= Lucas Puig =

French professional skateboarder (born 1987)

Lucas Puig (born January 31, 1987) is a French professional skateboarder. Puig's skateboarding stance is regular and he is a member of the Palace Skateboards team.

==Early life==
Puig, whose ancestors come from Catalonia, grew up in Toulouse, France and commenced skateboarding during his early adolescence.

==Professional skateboarding==

===Cliche===

Puig was under fourteen years of age when he began skateboarding with Cliché Skateboards.

Puig has been sponsored by Cliche for the majority of his career and was an integral member of the brand's team. The company's brand manager, Al Boglio (a former sponsored skateboarder from Australia), has described Puig in the following manner: "Lucas has been with us since ... yeah, for eleven years now. His skateboarding's unique, and we're just stoked that he's, just, kept by Cliche—he loves what we do. We've been lucky enough to have, you know, to have met Lucas and we're lucky enough to have him on board today, umm, and for a few years to go, for sure, you know, he's fucking on fire!" In January 2013, Puig identified the Cliche videos, Bon Apetit and Freedom Fries, as those videos that contain his most significant video parts.

As a Cliche team member, Puig was the first professional skateboarder to film and release a "Pro Spotlight" video part for Transworld Skateboarding magazine's digital platform.

As of January 2013, Puig, together with the rest of the Cliche team, is filming for the Bon Voyage video, which will be filmed and directed by Boris Proust.

Puig was featured in the inaugural full-length Lakai video, Fully Flared, a video part that Puig described as "the biggest part" in January 2013. Puig was part of the shoe brand's French contingency, named "The French Connection", alongside JB Gillet. In 2008, Puig was featured simultaneously performing skateboarding and soccer tricks in a commercial for his signature shoe model that was released in spring 2009.

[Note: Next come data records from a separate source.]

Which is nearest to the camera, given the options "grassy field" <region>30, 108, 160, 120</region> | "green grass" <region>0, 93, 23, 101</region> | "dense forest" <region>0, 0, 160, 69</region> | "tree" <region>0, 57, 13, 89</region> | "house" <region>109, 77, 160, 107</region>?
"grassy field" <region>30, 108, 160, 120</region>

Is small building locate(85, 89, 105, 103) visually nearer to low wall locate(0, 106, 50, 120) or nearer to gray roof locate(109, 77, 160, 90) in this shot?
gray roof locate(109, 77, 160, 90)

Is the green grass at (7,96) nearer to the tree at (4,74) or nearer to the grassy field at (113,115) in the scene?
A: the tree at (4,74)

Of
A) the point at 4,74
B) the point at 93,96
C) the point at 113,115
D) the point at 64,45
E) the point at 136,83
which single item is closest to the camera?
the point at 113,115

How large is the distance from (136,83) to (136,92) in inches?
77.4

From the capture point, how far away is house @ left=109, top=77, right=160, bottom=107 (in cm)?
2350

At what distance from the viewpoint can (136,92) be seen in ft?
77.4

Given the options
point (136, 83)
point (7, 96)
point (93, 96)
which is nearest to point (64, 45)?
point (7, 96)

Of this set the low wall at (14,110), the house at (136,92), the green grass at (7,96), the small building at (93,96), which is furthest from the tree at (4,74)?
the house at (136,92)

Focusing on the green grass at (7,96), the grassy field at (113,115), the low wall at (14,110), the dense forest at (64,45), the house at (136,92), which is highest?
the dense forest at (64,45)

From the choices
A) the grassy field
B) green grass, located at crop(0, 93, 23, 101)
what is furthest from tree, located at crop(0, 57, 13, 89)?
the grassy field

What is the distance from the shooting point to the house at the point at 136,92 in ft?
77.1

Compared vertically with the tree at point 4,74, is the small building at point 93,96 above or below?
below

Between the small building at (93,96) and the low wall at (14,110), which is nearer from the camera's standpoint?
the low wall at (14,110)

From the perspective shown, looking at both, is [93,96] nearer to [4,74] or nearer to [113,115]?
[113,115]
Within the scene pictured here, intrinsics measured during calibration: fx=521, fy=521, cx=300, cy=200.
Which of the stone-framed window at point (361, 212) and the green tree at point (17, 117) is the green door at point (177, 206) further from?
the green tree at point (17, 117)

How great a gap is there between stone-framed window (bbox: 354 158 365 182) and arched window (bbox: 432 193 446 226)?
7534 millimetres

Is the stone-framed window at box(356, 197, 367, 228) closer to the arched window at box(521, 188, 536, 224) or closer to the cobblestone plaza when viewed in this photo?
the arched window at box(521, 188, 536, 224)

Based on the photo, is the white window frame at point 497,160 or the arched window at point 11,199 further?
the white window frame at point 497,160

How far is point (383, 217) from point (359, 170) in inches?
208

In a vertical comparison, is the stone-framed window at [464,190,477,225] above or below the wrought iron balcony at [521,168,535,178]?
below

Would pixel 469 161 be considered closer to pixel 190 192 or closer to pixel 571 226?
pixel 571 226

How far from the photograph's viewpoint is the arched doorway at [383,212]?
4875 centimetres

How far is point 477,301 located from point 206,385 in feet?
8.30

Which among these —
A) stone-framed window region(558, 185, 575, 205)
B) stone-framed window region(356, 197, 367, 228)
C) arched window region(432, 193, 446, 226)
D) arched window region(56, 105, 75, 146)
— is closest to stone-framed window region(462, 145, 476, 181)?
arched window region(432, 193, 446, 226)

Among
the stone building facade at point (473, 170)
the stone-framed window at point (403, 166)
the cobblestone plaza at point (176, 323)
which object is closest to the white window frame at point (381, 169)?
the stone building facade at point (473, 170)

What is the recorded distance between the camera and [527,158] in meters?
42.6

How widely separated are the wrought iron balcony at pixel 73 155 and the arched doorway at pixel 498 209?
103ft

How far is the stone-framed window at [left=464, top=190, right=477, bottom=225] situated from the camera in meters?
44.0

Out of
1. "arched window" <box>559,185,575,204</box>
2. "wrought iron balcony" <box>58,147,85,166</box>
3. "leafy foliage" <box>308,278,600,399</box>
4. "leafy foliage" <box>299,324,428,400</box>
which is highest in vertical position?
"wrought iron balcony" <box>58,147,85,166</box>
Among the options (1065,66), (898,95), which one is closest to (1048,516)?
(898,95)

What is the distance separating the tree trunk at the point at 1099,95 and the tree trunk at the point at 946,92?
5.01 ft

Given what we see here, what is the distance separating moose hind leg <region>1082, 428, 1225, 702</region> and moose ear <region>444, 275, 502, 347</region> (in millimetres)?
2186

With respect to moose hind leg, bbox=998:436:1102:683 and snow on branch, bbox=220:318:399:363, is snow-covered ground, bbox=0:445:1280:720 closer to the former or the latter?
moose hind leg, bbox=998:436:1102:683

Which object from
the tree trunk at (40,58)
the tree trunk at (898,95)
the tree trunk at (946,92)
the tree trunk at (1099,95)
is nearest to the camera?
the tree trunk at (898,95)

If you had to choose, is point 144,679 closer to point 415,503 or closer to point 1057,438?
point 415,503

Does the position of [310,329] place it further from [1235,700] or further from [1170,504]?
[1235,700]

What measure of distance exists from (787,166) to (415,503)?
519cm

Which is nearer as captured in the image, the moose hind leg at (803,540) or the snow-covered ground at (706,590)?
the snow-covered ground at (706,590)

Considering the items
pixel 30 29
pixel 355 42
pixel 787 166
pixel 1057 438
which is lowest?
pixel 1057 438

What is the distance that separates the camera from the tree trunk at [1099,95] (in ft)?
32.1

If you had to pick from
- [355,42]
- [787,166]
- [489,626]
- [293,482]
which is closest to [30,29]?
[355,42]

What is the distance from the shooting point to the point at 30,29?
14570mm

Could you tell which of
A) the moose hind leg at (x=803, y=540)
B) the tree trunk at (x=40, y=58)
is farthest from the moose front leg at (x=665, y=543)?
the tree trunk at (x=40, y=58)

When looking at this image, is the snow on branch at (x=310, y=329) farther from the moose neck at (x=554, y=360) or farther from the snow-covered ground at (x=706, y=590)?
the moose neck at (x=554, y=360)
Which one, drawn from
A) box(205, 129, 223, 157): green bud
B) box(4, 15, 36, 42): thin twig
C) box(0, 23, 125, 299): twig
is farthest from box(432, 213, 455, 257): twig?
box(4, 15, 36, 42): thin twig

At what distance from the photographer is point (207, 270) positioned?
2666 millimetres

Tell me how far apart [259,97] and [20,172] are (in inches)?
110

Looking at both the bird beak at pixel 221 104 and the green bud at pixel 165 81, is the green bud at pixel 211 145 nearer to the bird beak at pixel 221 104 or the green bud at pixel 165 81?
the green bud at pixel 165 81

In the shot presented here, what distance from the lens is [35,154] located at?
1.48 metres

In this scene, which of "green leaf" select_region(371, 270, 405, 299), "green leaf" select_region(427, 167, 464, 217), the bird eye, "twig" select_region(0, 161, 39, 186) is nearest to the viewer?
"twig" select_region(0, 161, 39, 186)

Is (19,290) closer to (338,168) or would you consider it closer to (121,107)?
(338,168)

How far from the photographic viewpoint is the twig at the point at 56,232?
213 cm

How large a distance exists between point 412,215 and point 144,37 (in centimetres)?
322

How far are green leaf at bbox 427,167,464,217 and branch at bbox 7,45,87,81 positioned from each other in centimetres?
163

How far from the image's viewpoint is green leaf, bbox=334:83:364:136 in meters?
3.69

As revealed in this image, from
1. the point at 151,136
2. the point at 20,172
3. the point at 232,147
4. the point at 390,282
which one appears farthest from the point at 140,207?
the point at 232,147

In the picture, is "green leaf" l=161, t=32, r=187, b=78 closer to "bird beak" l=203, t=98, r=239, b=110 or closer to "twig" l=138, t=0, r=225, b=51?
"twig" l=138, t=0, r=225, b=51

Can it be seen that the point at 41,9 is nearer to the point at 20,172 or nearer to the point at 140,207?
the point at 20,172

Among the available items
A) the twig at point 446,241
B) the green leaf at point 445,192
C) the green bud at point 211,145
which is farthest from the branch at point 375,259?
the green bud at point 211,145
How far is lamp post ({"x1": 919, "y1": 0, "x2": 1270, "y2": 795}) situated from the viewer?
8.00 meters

Puig filmed a promotional video for the release of his first signature shoe model with the adidas brand that documented both him and his skateboard crew undertaking a road trip throughout parts of Europe. In January 2013, Puig publicly revealed a collaborative adidas signature shoe model with Cliche, in recognition of Cliche's fifteen-year anniversary. Puig explained, "I been to Germany, to the big office, and we start to work on this, and they really ask me what I want, what I like to skate ... and they're, like, super good people, you know? ... I was, like, super stoked, you know? It was pretty much the first sample that they give me ... it's good to skate, lasts long; it's a good skate shoe."

===Sponsors===
As of August 2017, Puig is sponsored by Palace, adidas, Wayward wheels, Official Skate Shop, and Helas caps

==Influence==
Quartersnacks, a skateboard media outlet based in New York City, US, has published the following praise in regard to Puig:

Lucas Puig, who is without a doubt the greatest skater of the Trilogy [skateboarding video] mold working today. (This means that he restricts himself to low impact street spots and still pushes switch mongo. In other words, he is relatable to the common man because he skates on things that we can all skate, except at a significantly higher skill level.)

==Perspectives==
In January 2013, while touring with the Cliche team, Puig provided a "Guest Talk" interview for Tokyo, Japan's VHS magazine, in which he explained that there "is no point" in trying to be American (including relocating to the US), as Puig believes that he will always be seen as a "European" skateboarder.

==Hélas Caps==
During his time as a professional skateboarder, Puig started a company entitled Hélas Caps—the brand is primarily a cap brand, but also sells beanies and sweaters, as is displayed on the "Products" section of the Hélas website in January 2013. Puig revealed in January 2013 that he started the company in 2011 with a close friend who he met through skateboarding; Puig also stated the company is "small" and "just for the homies [close friends]".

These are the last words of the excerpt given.